Recently, a new focus has been added in the field of pharmacoepigenomics: The development of therapeutic epidrugs. In fact, it is now evident that epigenetic status not only can influence the drug response, but it can also be modulated by drugs [108]. Epigenetic therapy, defined as the use of drugs to treat or prevent epigenetic defects associated with a given disease, may represent a step forward the treatment of diseases in which epigenetic regulation plays a role [22,108]. To date, the most studied epidrugs are the DNA methyltransferase inhibitors (DNMTi), the histone acetyltransferase inhibitors (HATi/KATi), and the histone deacetylase inhibitors (HDACi). The Food and Drug Administration (FDA) approved two classes of epidrugs, DNMTi and HDACi, for clinical use in a plethora of diseases, such as cancer, epilepsy, hypertension, and cardiac arrhythmia [108].
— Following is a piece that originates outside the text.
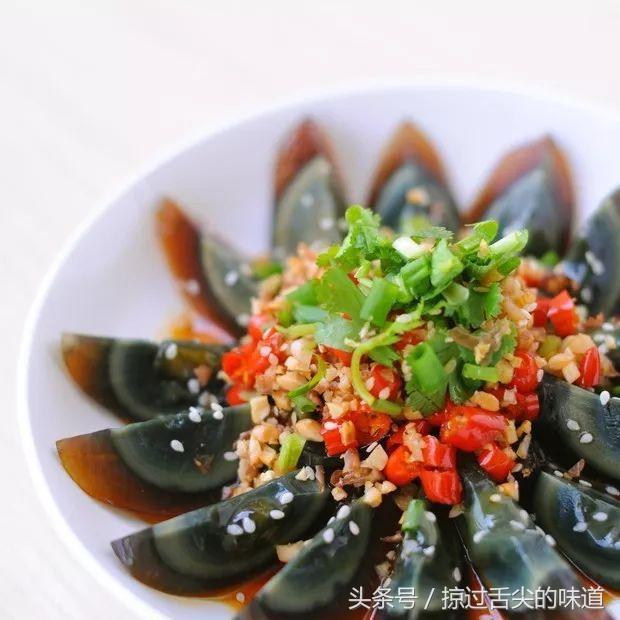 皮蛋瘦肉粥皮蛋可以不煮吗,皮蛋有毒吗是怎样做的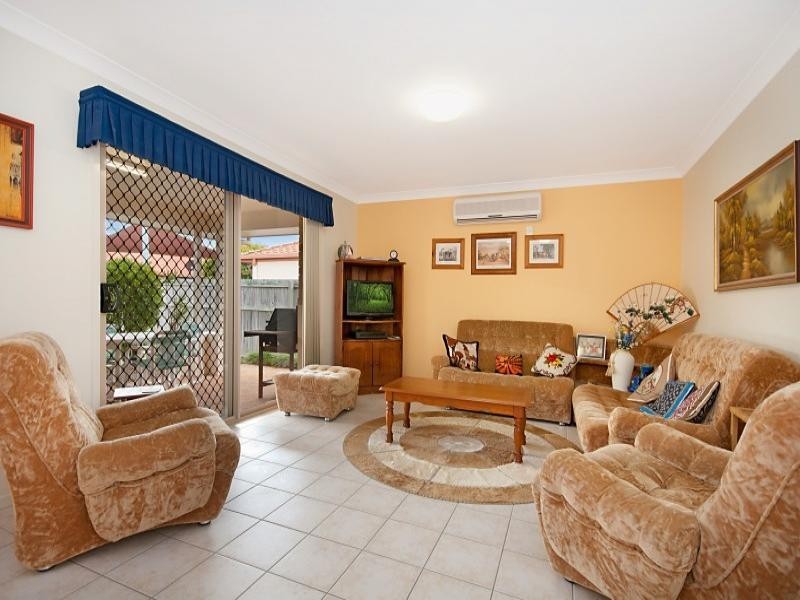 8 Seahorse Court, Bribie Island QLD 4507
In addition to these epidrugs, miRNAs are also gaining attention for their therapeutic potential, and in fact miRNA-based drugs are currently in preclinical phase or in phase 1 and phase 2 clinical trials, mostly in cancer treatment [109]. MiRNAs showed to regulate the expression of efflux and uptake drug transporters and enzymes, with consequent impact on the drug efficacy [21]. Meanwhile, some miRNAs may directly reduce the protein outcome of pharmacological targets and thus control the disease progression. To modulate miRNA expression levels, there are currently two therapeutic strategies: miRNA mimic (agonist) and anti-miRNA (antagomiR) [4,110]. The first one is used to therapeutically restore the concentration of a specific miRNA and, as a result, to down-regulate the expression of specific target/s involved in the disease pathogenesis. Inversely, antagomiR is used to create a loss-of-function in the miRNA of interest [109,111]. Although to date no such miRNA-drugs have been entered into the clinicaltrials.gov database for phase 3 trials, there are active trials (early phase) whose main purpose is to investigate novel miRNA drug candidates. Indeed several Biotech Companies and Pharmaceutical Industries focus exclusively on advancing miRNA-related drug pipelines, such as Miragen Therapeutics, Regulus Therapeutics, ENGeneIC, and Abivax [111]. MiRagen Therapeutics developed MRG-107, a synthetic miRNA antagonist targeting the pro-inflammatory miR-155, whose expression is elevated in the spinal cord of both familial and sporadic ALS patients. In pre-clinical models of ALS, inhibition of miR-155 restored microglial function and prolonged cellular survival.

9. Conclusions

The emerging advances in the field of miRNA pharmacoepigenomics open up new possibilities for the development of a precision medicine approach for many untreatable progressive NDDs. To date, this apparently futuristic approach has solid foundation in several pharmacological studies. In fact, it has been demonstrated that some FDA-approved drugs are able to restore selected miRNAs that resulted altered in NDDs, as well as miRNAs can regulate the expression of pharmacology-related target genes through direct interaction.

The knowledge of miRNA pharmacoepigenomics not only add knowledge about the interindividual variability in drug disposition and response, but also offers new clues to develop more effective treatments.

Nevertheless, the use of miRNAs as potential therapeutic targets remains controversial and still need to be investigated especially for the methods of delivery and the target specificity, especially in case of NDDs.